▶ _The task_: Nothing but the line containing "The Valley of the Squinting Windows" and the lines that follow it to the end of the material below should appear in the answer, each copied exactly.

*** Opening Dataset excerpt ***

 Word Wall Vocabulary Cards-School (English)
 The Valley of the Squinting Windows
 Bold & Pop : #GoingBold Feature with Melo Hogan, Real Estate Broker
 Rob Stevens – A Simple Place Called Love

*** Closing Dataset excerpt ***

▶ _Result_:
 The Valley of the Squinting Windows
 Bold & Pop : #GoingBold Feature with Melo Hogan, Real Estate Broker
 Rob Stevens – A Simple Place Called Love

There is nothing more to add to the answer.